- REQUIRED WORK:
(a) In the article on U.S. government alien research projects, since at least what decade has the U.S. government attempted to study UFOs?
(b) Render this sentence from the article on U.S. government alien research projects into Spanish: "With the Juno spacecraft’s recent and much-celebrated entrance into Jupiter’s orbit, it seems that neither NASA nor its federal government funders have lost interest in exploring the far reaches of the galaxy."
(c) Carry on the article about U.S. government alien research projects from the point where its text stops.

- PASSAGE:
4 Real U.S. Government Alien Research Projects Straight Out Of “The X-Files”

Published July 2, 2021
Updated March 12, 2024

Are aliens real? Some people really, really want to believe. Here are the real government initiatives (and one compelling probable hoax) that these believers use in making their case that aliens do exist.

With the Juno spacecraft’s recent and much-celebrated entrance into Jupiter’s orbit, it seems that neither NASA nor its federal government funders have lost interest in exploring the far reaches of the galaxy.

As much as they might have historically attempted to downplay it, that interest absolutely stems to UFOs, which the U.S. government has attempted to study since at least the 1950s — albeit due primarily to fears of Red, not Martian, threats.

Are Aliens Real

According to a few supposedly declassified — and likely apocryphal — project documents, the U.S. government did make contact with alien life. Unlike warm E.T.-esque encounters, these documents allege that alien contact could, pending the U.S. government’s actions, lead to a vital intergalactic alliance or obliterate the world as we know it.

With that in mind, here are four of the most conspiracy-laden yet nevertheless real projects linking the U.S. government to extraterrestrials (plus one fascinating probable hoax), and which could perhaps answer the big question: Are aliens real?

- GIVEN RECORDS:
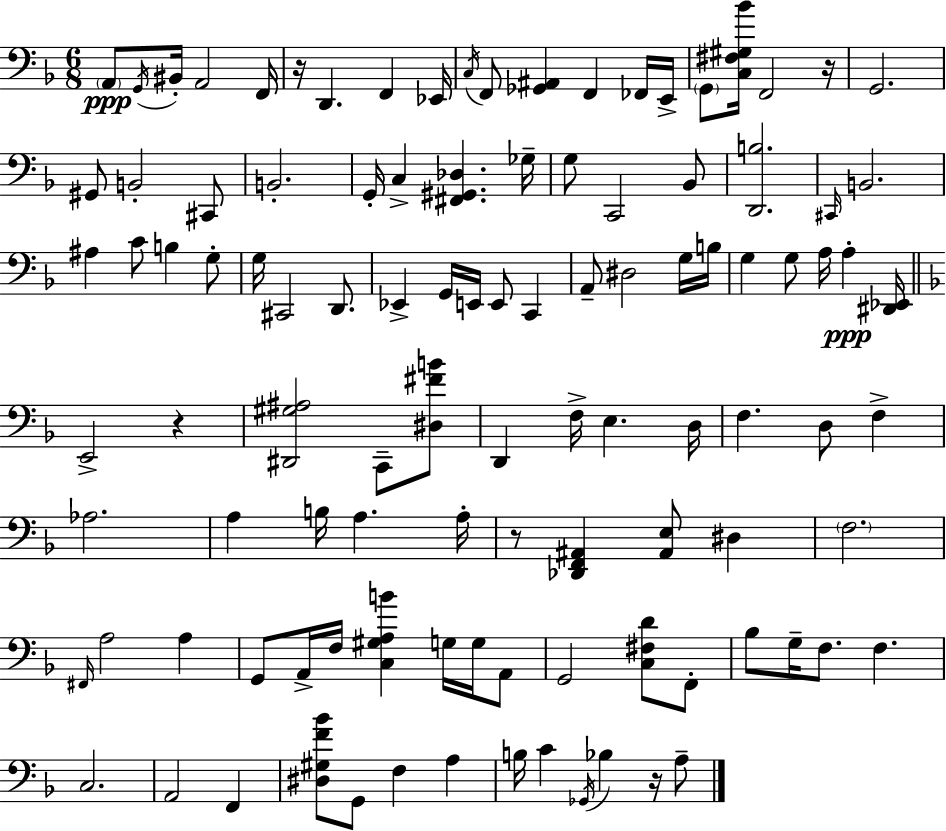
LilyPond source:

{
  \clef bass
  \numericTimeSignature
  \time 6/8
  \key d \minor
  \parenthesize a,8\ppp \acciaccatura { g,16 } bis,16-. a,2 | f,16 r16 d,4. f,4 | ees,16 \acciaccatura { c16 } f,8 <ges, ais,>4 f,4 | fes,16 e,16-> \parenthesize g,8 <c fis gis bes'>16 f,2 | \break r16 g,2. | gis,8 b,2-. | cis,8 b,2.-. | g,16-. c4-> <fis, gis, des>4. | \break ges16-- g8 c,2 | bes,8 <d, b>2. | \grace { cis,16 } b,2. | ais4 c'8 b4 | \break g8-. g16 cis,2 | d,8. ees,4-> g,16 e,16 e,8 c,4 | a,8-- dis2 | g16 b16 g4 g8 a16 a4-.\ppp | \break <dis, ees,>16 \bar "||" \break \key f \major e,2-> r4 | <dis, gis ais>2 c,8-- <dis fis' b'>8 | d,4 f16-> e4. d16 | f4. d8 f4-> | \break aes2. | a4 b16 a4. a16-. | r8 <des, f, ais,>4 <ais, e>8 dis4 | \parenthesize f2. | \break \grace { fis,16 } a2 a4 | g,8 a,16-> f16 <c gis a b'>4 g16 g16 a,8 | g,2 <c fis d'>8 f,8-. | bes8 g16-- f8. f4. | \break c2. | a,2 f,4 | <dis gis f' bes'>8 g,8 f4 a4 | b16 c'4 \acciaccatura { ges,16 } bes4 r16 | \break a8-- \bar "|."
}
* * *
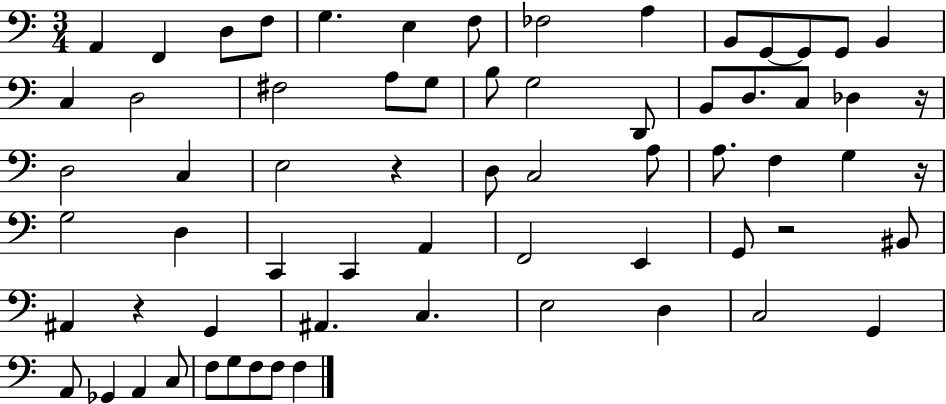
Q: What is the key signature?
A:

- PER-TASK OUTPUTS:
(a) Since at least the 1950s.

(b) Con la reciente y muy celebrada entrada de la nave espacial Juno en la órbita de Júpiter, parece que ni la NASA ni quienes la financian desde el gobierno federal han perdido el interés en explorar los confines más lejanos de la galaxia.

(c)
Roswell

A Visitor At Roswell

HECTOR MATA/AFP/Getty Images

In 1947, the U.S. government unintentionally crashed what they claimed was a weather balloon into the New Mexican desert, causing a bit of hysteria in an America fearful of Soviet military invasion. In response, the government informed the public that this fallen craft was merely a weather balloon.

Some didn’t buy it from the beginning; others let the story percolate for about 30 years before they started developing theories that the Roswell incident marked not a fallen weather balloon but an actual alien encounter. After all, those who lived near Roswell reported that they had never seen the type of debris associated with the crash before.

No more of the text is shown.